I just had a neighbor pretend not to see me and cross a street he wouldn’t otherwise cross to avoid an encounter. Sometimes the man likes to gab; sometimes he doesn’t. I kind of felt dissed, but then I do the same thing from time to time and have done it to him on more than one occasion. I also witnessed New York’s Finest flag down a GrubHub delivery guy on a motorized scooter. I overheard two officers asking him if he had the vehicle’s title. The answer was no, apparently, and his wheels were confiscated on the spot. One copper hopped on the thing and made a beeline to the precinct just down the block. The obvious loser here: the GrubHub customer awaiting his breakfast.
It’s rather insane in these parts with all the
electric bicycles and scooter variations buzzing—entirely too fast—in the
streets and on the sidewalks. It’s common knowledge that many of these contraptions
are unregistered and illegal. Part and parcel of the times we live in, I guess.

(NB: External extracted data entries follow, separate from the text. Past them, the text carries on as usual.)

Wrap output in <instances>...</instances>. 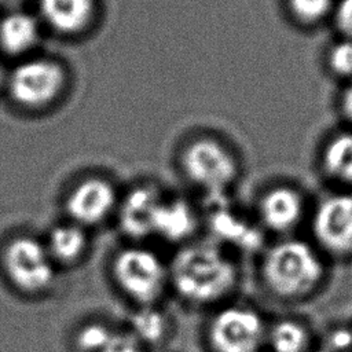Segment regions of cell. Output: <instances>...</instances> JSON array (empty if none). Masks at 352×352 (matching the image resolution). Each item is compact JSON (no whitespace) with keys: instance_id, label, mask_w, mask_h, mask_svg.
<instances>
[{"instance_id":"obj_1","label":"cell","mask_w":352,"mask_h":352,"mask_svg":"<svg viewBox=\"0 0 352 352\" xmlns=\"http://www.w3.org/2000/svg\"><path fill=\"white\" fill-rule=\"evenodd\" d=\"M168 276L183 300L205 305L220 301L235 289L238 270L216 246L195 243L175 254Z\"/></svg>"},{"instance_id":"obj_2","label":"cell","mask_w":352,"mask_h":352,"mask_svg":"<svg viewBox=\"0 0 352 352\" xmlns=\"http://www.w3.org/2000/svg\"><path fill=\"white\" fill-rule=\"evenodd\" d=\"M324 264L304 241L286 239L272 245L263 256L260 278L265 289L282 301L302 300L322 285Z\"/></svg>"},{"instance_id":"obj_3","label":"cell","mask_w":352,"mask_h":352,"mask_svg":"<svg viewBox=\"0 0 352 352\" xmlns=\"http://www.w3.org/2000/svg\"><path fill=\"white\" fill-rule=\"evenodd\" d=\"M69 87L67 67L58 59L34 54L19 60L7 77L11 100L25 111L41 113L54 107Z\"/></svg>"},{"instance_id":"obj_4","label":"cell","mask_w":352,"mask_h":352,"mask_svg":"<svg viewBox=\"0 0 352 352\" xmlns=\"http://www.w3.org/2000/svg\"><path fill=\"white\" fill-rule=\"evenodd\" d=\"M179 165L194 187L212 194L228 190L239 176L234 151L213 136H198L184 144Z\"/></svg>"},{"instance_id":"obj_5","label":"cell","mask_w":352,"mask_h":352,"mask_svg":"<svg viewBox=\"0 0 352 352\" xmlns=\"http://www.w3.org/2000/svg\"><path fill=\"white\" fill-rule=\"evenodd\" d=\"M111 276L117 287L140 307L153 305L169 279L162 260L142 246L121 249L113 258Z\"/></svg>"},{"instance_id":"obj_6","label":"cell","mask_w":352,"mask_h":352,"mask_svg":"<svg viewBox=\"0 0 352 352\" xmlns=\"http://www.w3.org/2000/svg\"><path fill=\"white\" fill-rule=\"evenodd\" d=\"M0 261L7 280L23 294H41L55 280V263L44 242L33 236L11 238L1 250Z\"/></svg>"},{"instance_id":"obj_7","label":"cell","mask_w":352,"mask_h":352,"mask_svg":"<svg viewBox=\"0 0 352 352\" xmlns=\"http://www.w3.org/2000/svg\"><path fill=\"white\" fill-rule=\"evenodd\" d=\"M265 336L263 318L246 307L219 311L208 327V341L213 352H258Z\"/></svg>"},{"instance_id":"obj_8","label":"cell","mask_w":352,"mask_h":352,"mask_svg":"<svg viewBox=\"0 0 352 352\" xmlns=\"http://www.w3.org/2000/svg\"><path fill=\"white\" fill-rule=\"evenodd\" d=\"M118 192L106 177L88 176L77 182L65 198V212L72 223L92 227L107 220L118 209Z\"/></svg>"},{"instance_id":"obj_9","label":"cell","mask_w":352,"mask_h":352,"mask_svg":"<svg viewBox=\"0 0 352 352\" xmlns=\"http://www.w3.org/2000/svg\"><path fill=\"white\" fill-rule=\"evenodd\" d=\"M312 232L318 245L333 257L352 256V197L326 198L316 209Z\"/></svg>"},{"instance_id":"obj_10","label":"cell","mask_w":352,"mask_h":352,"mask_svg":"<svg viewBox=\"0 0 352 352\" xmlns=\"http://www.w3.org/2000/svg\"><path fill=\"white\" fill-rule=\"evenodd\" d=\"M36 15L44 30L76 38L87 34L98 21V0H37Z\"/></svg>"},{"instance_id":"obj_11","label":"cell","mask_w":352,"mask_h":352,"mask_svg":"<svg viewBox=\"0 0 352 352\" xmlns=\"http://www.w3.org/2000/svg\"><path fill=\"white\" fill-rule=\"evenodd\" d=\"M44 28L36 15L26 10H11L0 18V50L19 60L36 54Z\"/></svg>"},{"instance_id":"obj_12","label":"cell","mask_w":352,"mask_h":352,"mask_svg":"<svg viewBox=\"0 0 352 352\" xmlns=\"http://www.w3.org/2000/svg\"><path fill=\"white\" fill-rule=\"evenodd\" d=\"M162 197L148 186H139L118 204L122 231L132 238H144L153 234L157 209Z\"/></svg>"},{"instance_id":"obj_13","label":"cell","mask_w":352,"mask_h":352,"mask_svg":"<svg viewBox=\"0 0 352 352\" xmlns=\"http://www.w3.org/2000/svg\"><path fill=\"white\" fill-rule=\"evenodd\" d=\"M302 214L300 194L287 187L276 186L267 190L258 201L261 223L274 232H286L297 226Z\"/></svg>"},{"instance_id":"obj_14","label":"cell","mask_w":352,"mask_h":352,"mask_svg":"<svg viewBox=\"0 0 352 352\" xmlns=\"http://www.w3.org/2000/svg\"><path fill=\"white\" fill-rule=\"evenodd\" d=\"M54 263L72 265L81 260L88 248L85 228L76 223H62L51 228L44 242Z\"/></svg>"},{"instance_id":"obj_15","label":"cell","mask_w":352,"mask_h":352,"mask_svg":"<svg viewBox=\"0 0 352 352\" xmlns=\"http://www.w3.org/2000/svg\"><path fill=\"white\" fill-rule=\"evenodd\" d=\"M195 219L191 208L179 199L162 201L157 209L153 234H158L169 241H180L191 234Z\"/></svg>"},{"instance_id":"obj_16","label":"cell","mask_w":352,"mask_h":352,"mask_svg":"<svg viewBox=\"0 0 352 352\" xmlns=\"http://www.w3.org/2000/svg\"><path fill=\"white\" fill-rule=\"evenodd\" d=\"M265 342L272 352H307L311 337L309 330L302 322L283 318L267 329Z\"/></svg>"},{"instance_id":"obj_17","label":"cell","mask_w":352,"mask_h":352,"mask_svg":"<svg viewBox=\"0 0 352 352\" xmlns=\"http://www.w3.org/2000/svg\"><path fill=\"white\" fill-rule=\"evenodd\" d=\"M323 165L338 180L352 182V133L336 136L324 148Z\"/></svg>"},{"instance_id":"obj_18","label":"cell","mask_w":352,"mask_h":352,"mask_svg":"<svg viewBox=\"0 0 352 352\" xmlns=\"http://www.w3.org/2000/svg\"><path fill=\"white\" fill-rule=\"evenodd\" d=\"M132 336L142 344H157L166 334V319L165 316L150 307H142L131 319Z\"/></svg>"},{"instance_id":"obj_19","label":"cell","mask_w":352,"mask_h":352,"mask_svg":"<svg viewBox=\"0 0 352 352\" xmlns=\"http://www.w3.org/2000/svg\"><path fill=\"white\" fill-rule=\"evenodd\" d=\"M113 333L102 323H87L76 334V345L81 352H100Z\"/></svg>"},{"instance_id":"obj_20","label":"cell","mask_w":352,"mask_h":352,"mask_svg":"<svg viewBox=\"0 0 352 352\" xmlns=\"http://www.w3.org/2000/svg\"><path fill=\"white\" fill-rule=\"evenodd\" d=\"M331 7V0H289L292 14L302 22H315L323 18Z\"/></svg>"},{"instance_id":"obj_21","label":"cell","mask_w":352,"mask_h":352,"mask_svg":"<svg viewBox=\"0 0 352 352\" xmlns=\"http://www.w3.org/2000/svg\"><path fill=\"white\" fill-rule=\"evenodd\" d=\"M329 62L337 74L352 76V40L337 43L329 54Z\"/></svg>"},{"instance_id":"obj_22","label":"cell","mask_w":352,"mask_h":352,"mask_svg":"<svg viewBox=\"0 0 352 352\" xmlns=\"http://www.w3.org/2000/svg\"><path fill=\"white\" fill-rule=\"evenodd\" d=\"M100 352H143V348L132 334L113 333L110 341Z\"/></svg>"},{"instance_id":"obj_23","label":"cell","mask_w":352,"mask_h":352,"mask_svg":"<svg viewBox=\"0 0 352 352\" xmlns=\"http://www.w3.org/2000/svg\"><path fill=\"white\" fill-rule=\"evenodd\" d=\"M352 346V331L346 329H338L330 333L327 340V352H345Z\"/></svg>"},{"instance_id":"obj_24","label":"cell","mask_w":352,"mask_h":352,"mask_svg":"<svg viewBox=\"0 0 352 352\" xmlns=\"http://www.w3.org/2000/svg\"><path fill=\"white\" fill-rule=\"evenodd\" d=\"M336 25L346 36L352 37V0H341L336 10Z\"/></svg>"},{"instance_id":"obj_25","label":"cell","mask_w":352,"mask_h":352,"mask_svg":"<svg viewBox=\"0 0 352 352\" xmlns=\"http://www.w3.org/2000/svg\"><path fill=\"white\" fill-rule=\"evenodd\" d=\"M342 110L349 120H352V84L345 89L342 96Z\"/></svg>"},{"instance_id":"obj_26","label":"cell","mask_w":352,"mask_h":352,"mask_svg":"<svg viewBox=\"0 0 352 352\" xmlns=\"http://www.w3.org/2000/svg\"><path fill=\"white\" fill-rule=\"evenodd\" d=\"M7 77H8V73H6V72L0 67V89H1V88H6Z\"/></svg>"},{"instance_id":"obj_27","label":"cell","mask_w":352,"mask_h":352,"mask_svg":"<svg viewBox=\"0 0 352 352\" xmlns=\"http://www.w3.org/2000/svg\"><path fill=\"white\" fill-rule=\"evenodd\" d=\"M1 1H7V3H15V1H18V0H1Z\"/></svg>"},{"instance_id":"obj_28","label":"cell","mask_w":352,"mask_h":352,"mask_svg":"<svg viewBox=\"0 0 352 352\" xmlns=\"http://www.w3.org/2000/svg\"><path fill=\"white\" fill-rule=\"evenodd\" d=\"M318 352H327L326 349H322V351H318Z\"/></svg>"}]
</instances>
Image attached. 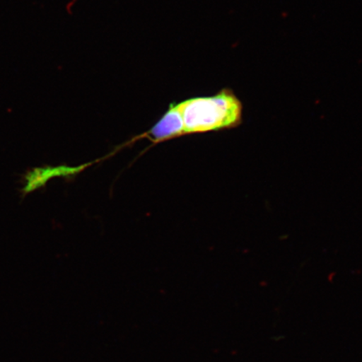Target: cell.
Returning a JSON list of instances; mask_svg holds the SVG:
<instances>
[{"label": "cell", "instance_id": "6da1fadb", "mask_svg": "<svg viewBox=\"0 0 362 362\" xmlns=\"http://www.w3.org/2000/svg\"><path fill=\"white\" fill-rule=\"evenodd\" d=\"M175 105L179 113L180 136L234 129L242 124L243 104L229 89Z\"/></svg>", "mask_w": 362, "mask_h": 362}, {"label": "cell", "instance_id": "7a4b0ae2", "mask_svg": "<svg viewBox=\"0 0 362 362\" xmlns=\"http://www.w3.org/2000/svg\"><path fill=\"white\" fill-rule=\"evenodd\" d=\"M88 164L79 166H43L35 167L26 172L24 185L21 189L23 196L38 191L45 187L49 180L57 177H70L83 171Z\"/></svg>", "mask_w": 362, "mask_h": 362}]
</instances>
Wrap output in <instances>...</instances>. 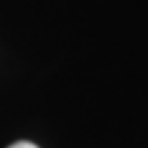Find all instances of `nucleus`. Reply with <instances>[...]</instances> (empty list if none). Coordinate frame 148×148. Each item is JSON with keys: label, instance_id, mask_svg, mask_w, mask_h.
Returning <instances> with one entry per match:
<instances>
[{"label": "nucleus", "instance_id": "nucleus-1", "mask_svg": "<svg viewBox=\"0 0 148 148\" xmlns=\"http://www.w3.org/2000/svg\"><path fill=\"white\" fill-rule=\"evenodd\" d=\"M8 148H37V146H35V144H31V142H16V144L8 146Z\"/></svg>", "mask_w": 148, "mask_h": 148}]
</instances>
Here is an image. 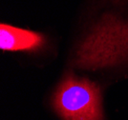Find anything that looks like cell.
<instances>
[{
    "label": "cell",
    "mask_w": 128,
    "mask_h": 120,
    "mask_svg": "<svg viewBox=\"0 0 128 120\" xmlns=\"http://www.w3.org/2000/svg\"><path fill=\"white\" fill-rule=\"evenodd\" d=\"M44 42L38 32L4 23L0 25V49L3 51H34L42 47Z\"/></svg>",
    "instance_id": "cell-2"
},
{
    "label": "cell",
    "mask_w": 128,
    "mask_h": 120,
    "mask_svg": "<svg viewBox=\"0 0 128 120\" xmlns=\"http://www.w3.org/2000/svg\"><path fill=\"white\" fill-rule=\"evenodd\" d=\"M53 104L63 120H103L100 88L88 79L67 75L54 93Z\"/></svg>",
    "instance_id": "cell-1"
}]
</instances>
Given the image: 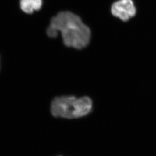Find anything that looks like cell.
Returning <instances> with one entry per match:
<instances>
[{
	"mask_svg": "<svg viewBox=\"0 0 156 156\" xmlns=\"http://www.w3.org/2000/svg\"><path fill=\"white\" fill-rule=\"evenodd\" d=\"M58 32L62 34L63 43L69 47L82 49L90 42V29L72 12H59L51 19L47 34L50 38H56Z\"/></svg>",
	"mask_w": 156,
	"mask_h": 156,
	"instance_id": "cell-1",
	"label": "cell"
},
{
	"mask_svg": "<svg viewBox=\"0 0 156 156\" xmlns=\"http://www.w3.org/2000/svg\"><path fill=\"white\" fill-rule=\"evenodd\" d=\"M92 105L91 99L87 96H60L55 98L51 102V113L58 118H79L89 114Z\"/></svg>",
	"mask_w": 156,
	"mask_h": 156,
	"instance_id": "cell-2",
	"label": "cell"
},
{
	"mask_svg": "<svg viewBox=\"0 0 156 156\" xmlns=\"http://www.w3.org/2000/svg\"><path fill=\"white\" fill-rule=\"evenodd\" d=\"M112 13L123 21H127L134 16L136 10L132 0H119L112 6Z\"/></svg>",
	"mask_w": 156,
	"mask_h": 156,
	"instance_id": "cell-3",
	"label": "cell"
},
{
	"mask_svg": "<svg viewBox=\"0 0 156 156\" xmlns=\"http://www.w3.org/2000/svg\"><path fill=\"white\" fill-rule=\"evenodd\" d=\"M42 6V0H20V6L21 10L26 13L32 14L38 11Z\"/></svg>",
	"mask_w": 156,
	"mask_h": 156,
	"instance_id": "cell-4",
	"label": "cell"
}]
</instances>
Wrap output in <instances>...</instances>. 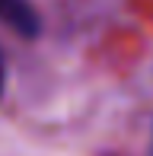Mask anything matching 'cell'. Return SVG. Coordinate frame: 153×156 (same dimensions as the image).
I'll list each match as a JSON object with an SVG mask.
<instances>
[{"mask_svg": "<svg viewBox=\"0 0 153 156\" xmlns=\"http://www.w3.org/2000/svg\"><path fill=\"white\" fill-rule=\"evenodd\" d=\"M0 23L10 26L16 35L23 38H35L41 23H38V13L29 0H0Z\"/></svg>", "mask_w": 153, "mask_h": 156, "instance_id": "1", "label": "cell"}, {"mask_svg": "<svg viewBox=\"0 0 153 156\" xmlns=\"http://www.w3.org/2000/svg\"><path fill=\"white\" fill-rule=\"evenodd\" d=\"M3 86H6V64H3V54H0V96H3Z\"/></svg>", "mask_w": 153, "mask_h": 156, "instance_id": "2", "label": "cell"}]
</instances>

While on the subject of the not especially uplifting here and now: Major League Baseball inaugurated another season this past week. Does anybody really care anymore? Once upon a time on opening day, April 6, 1973, the New York Mets and Tom Seaver bested the Philadelphia Phillies and Steve Carlton at Shea Stadium. Tug McGraw got the save in a 3-0 victory. I recall watching the game on WOR-TV, Channel 9. Left fielder Cleon Jones hit two home runs that day and went three for three, collecting sixty percent of the team’s hits. On the must-watch post-game show, Kiner’s Korner, venerable broadcaster Ralph Kiner asked the man of the hour if he ever recalled hitting two home runs on opening day. Cleon wasn’t a prolific home run hitter, never hitting more than fourteen in a season, so I thought the question silly—and I was only ten years old. The opening day hero nonetheless answered, “I don’t remember hitting two home runs in any game!” Questionable questions and malaprops were all part of Hall of Famer Ralph Kiner’s charm. And, by the way, the game was played in under two hours. Imagine that!
So, here I am almost fifty years later. I could never have envisioned then what the game would be like now—it’s decidedly worse on countless fronts. Putting a man on second base to commence extra innings is beyond absurd. It’s not baseball. The Academy Awards is likewise a mere shadow of its former self. The Will Smith slap heard round the world was the icing on the cake, the nail in the coffin, as it were, of what once was something to behold—an event with star quality and winners based on merit, not some cockamamie identity-equity algorithm.
Recently, I read where a college professor was suspended for saying that people get offended too easily nowadays. Point made there. A poll found that sixty-five percent of college students are afraid to speak their minds on campus. Just sayin’: You might want to consider investing your money in something other than a higher education. There are protests in universities of symposiums on the First Amendment! Freedom of speech is controversial on campuses and a lot of other places as well—scary stuff. Staff at publishing houses are throwing in with censors, too. Former Vice President Mike Pence’s prospective memoir even generated controversy with Simon & Schuster employees petitioning to quash its publication, claiming that it made them feel unsafe or some such baloney. Pence was branded a bigot—how original. Personally, I would give the groveling sycophant the benefit of the doubt on that charge and just not buy his book. As for the all-too-common unsafe clamoring, it’s an over-used cudgel that the woke wield to suppress opinions with which they disagree. Honestly, I can’t believe that the mere notion of publishing Mike Pence’s book would make any rational adult shiver in his or her boots.
Then again, I wasn’t being taught substitute pronouns “ze” and “tree” for “him” and “her” in Mrs. Rothman’s kindergarten class. When I chance upon lists of alternative pronouns, I think of—for some strange reason—mortal Darrin Stephens’ unsuccessful attempt to cast a spell on his witch mother-in-law Endora: “Yaga Zuzi, Yaga Zuzi, Yagi Zuzi Zim.” But thank heavens it’s April and the snowperson in the yard is no longer frozen hard. Thus, I am free to dream of Cleon and zis two home runs in that simpler snapshot in time.